I am developing a multilanguage application using React, i18next
and i18next-browser-languagedetector
.
I initialize i18next the following way:
i18n
.use(LanguageDetector)
.init({
lng: localStorage.getItem(I18N_LANGUAGE) || "pt",
fallbackLng: "pt",
resources: {
en: stringsEn,
pt: stringsPt
},
detection: {
order: ["localStorage", "navigator"],
lookupQuerystring: "lng",
lookupLocalStorage: I18N_LANGUAGE,
caches: ["localStorage"]
}
});
export default i18n;
And I have implemented a language selector that just changes the value in the localStorage
to what the user chose.
Is this the correct way of doing it?
I ask because even though this works, I feel I am "cheating" by setting localStorage.getItem(I18N_LANGUAGE) || "pt"

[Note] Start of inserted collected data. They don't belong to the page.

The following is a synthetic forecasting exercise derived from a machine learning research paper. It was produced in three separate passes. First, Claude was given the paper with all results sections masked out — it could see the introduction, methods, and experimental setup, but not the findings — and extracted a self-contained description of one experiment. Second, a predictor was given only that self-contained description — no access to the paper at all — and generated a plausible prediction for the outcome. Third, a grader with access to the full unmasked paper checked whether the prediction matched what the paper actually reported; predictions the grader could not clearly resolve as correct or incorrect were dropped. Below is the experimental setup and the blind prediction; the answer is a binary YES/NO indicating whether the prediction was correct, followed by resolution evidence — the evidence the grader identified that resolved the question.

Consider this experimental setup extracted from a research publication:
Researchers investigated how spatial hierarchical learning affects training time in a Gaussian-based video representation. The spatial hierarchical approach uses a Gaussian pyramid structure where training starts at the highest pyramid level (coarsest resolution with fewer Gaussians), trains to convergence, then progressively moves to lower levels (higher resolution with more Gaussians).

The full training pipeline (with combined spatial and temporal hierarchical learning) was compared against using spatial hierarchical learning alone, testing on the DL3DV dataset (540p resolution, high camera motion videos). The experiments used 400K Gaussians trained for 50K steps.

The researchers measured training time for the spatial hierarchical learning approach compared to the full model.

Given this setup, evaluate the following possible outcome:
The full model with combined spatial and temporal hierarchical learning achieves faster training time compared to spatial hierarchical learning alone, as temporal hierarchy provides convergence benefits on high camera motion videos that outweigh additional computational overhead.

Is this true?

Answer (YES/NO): NO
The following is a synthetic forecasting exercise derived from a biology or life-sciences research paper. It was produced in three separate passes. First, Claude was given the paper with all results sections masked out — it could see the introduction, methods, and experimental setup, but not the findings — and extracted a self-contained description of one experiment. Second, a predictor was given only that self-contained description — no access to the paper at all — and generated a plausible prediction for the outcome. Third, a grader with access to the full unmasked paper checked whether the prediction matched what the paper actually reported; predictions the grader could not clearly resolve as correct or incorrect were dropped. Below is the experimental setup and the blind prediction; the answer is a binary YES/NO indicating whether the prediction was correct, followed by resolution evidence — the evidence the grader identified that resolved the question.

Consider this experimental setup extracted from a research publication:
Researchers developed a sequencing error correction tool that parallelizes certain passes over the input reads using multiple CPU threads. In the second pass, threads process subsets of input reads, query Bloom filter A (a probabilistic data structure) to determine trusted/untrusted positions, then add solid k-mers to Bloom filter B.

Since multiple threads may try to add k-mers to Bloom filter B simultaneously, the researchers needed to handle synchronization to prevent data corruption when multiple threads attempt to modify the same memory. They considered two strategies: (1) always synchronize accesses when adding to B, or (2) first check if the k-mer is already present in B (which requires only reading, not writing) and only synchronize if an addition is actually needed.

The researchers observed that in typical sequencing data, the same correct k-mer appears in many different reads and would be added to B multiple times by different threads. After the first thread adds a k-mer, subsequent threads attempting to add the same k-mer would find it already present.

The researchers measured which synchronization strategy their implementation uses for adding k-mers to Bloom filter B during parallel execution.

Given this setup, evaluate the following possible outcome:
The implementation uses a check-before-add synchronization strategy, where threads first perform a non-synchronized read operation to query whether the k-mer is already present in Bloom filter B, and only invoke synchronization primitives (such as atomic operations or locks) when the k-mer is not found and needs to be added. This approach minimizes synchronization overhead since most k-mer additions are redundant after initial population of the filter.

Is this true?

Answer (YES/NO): YES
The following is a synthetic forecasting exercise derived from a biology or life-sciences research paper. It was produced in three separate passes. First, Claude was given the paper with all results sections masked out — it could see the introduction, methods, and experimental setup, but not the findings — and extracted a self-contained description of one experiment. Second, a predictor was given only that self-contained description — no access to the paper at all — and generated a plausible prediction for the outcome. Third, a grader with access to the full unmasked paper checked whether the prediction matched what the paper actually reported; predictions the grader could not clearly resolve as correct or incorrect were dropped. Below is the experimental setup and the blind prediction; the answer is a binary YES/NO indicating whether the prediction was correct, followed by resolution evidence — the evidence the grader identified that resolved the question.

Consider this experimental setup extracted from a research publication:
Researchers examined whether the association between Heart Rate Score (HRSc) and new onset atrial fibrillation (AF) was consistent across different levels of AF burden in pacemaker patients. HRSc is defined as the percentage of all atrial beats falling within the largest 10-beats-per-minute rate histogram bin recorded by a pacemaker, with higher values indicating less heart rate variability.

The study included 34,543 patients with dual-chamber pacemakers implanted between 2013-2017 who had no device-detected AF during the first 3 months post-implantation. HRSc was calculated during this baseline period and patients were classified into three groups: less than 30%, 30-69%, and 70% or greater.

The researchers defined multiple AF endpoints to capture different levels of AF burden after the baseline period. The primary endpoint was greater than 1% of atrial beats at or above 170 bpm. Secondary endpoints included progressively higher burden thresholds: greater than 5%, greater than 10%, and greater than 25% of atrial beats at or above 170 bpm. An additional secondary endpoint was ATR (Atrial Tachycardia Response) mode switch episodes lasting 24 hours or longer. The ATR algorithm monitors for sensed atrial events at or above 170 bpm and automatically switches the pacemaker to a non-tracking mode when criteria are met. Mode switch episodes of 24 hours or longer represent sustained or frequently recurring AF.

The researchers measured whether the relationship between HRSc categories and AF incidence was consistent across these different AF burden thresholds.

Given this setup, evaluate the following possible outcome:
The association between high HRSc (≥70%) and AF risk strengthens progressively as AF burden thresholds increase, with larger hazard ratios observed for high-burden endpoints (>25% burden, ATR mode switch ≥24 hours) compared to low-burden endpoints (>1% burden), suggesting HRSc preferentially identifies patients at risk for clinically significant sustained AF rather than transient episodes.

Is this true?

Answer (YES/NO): NO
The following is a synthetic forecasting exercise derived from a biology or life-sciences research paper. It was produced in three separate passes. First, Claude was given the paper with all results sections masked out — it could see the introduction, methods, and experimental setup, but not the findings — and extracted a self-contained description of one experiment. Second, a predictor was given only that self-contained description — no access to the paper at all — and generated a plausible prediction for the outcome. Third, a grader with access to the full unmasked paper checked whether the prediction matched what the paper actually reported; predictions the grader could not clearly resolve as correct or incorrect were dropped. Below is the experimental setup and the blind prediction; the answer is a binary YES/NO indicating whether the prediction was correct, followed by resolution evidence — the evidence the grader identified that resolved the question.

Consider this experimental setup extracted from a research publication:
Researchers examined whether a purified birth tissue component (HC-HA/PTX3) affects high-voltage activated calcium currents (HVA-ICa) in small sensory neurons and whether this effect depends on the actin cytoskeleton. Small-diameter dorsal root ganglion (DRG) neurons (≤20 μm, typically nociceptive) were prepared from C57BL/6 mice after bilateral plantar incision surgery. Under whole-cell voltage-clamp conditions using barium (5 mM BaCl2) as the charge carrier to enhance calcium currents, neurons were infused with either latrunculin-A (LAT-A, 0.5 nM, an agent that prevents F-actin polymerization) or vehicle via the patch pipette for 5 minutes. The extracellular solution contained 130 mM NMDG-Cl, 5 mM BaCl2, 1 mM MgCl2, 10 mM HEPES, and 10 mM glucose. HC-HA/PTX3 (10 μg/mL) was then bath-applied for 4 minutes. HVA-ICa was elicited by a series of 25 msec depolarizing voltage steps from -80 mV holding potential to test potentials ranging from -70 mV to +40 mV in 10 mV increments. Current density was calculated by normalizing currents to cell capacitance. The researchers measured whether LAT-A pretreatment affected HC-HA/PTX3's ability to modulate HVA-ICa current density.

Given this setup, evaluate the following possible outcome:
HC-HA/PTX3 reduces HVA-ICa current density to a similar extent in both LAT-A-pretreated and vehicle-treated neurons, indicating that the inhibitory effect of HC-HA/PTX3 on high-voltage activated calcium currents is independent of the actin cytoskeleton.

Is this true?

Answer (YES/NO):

and that I am not using the language detection as I should.
According to the documentation, you shouldn't need to specify the language yourself:
import i18next from 'i18next';
import LngDetector from 'i18next-browser-languagedetector';
i18next
.use(LngDetector)
.init({
detection: options
});
And according to this piece of source in i18next
, it indeed uses the detection capabilities of the plugin:
if (!lng && this.services.languageDetector) lng = this.services.languageDetector.detect();
Is this the correct way of doing it?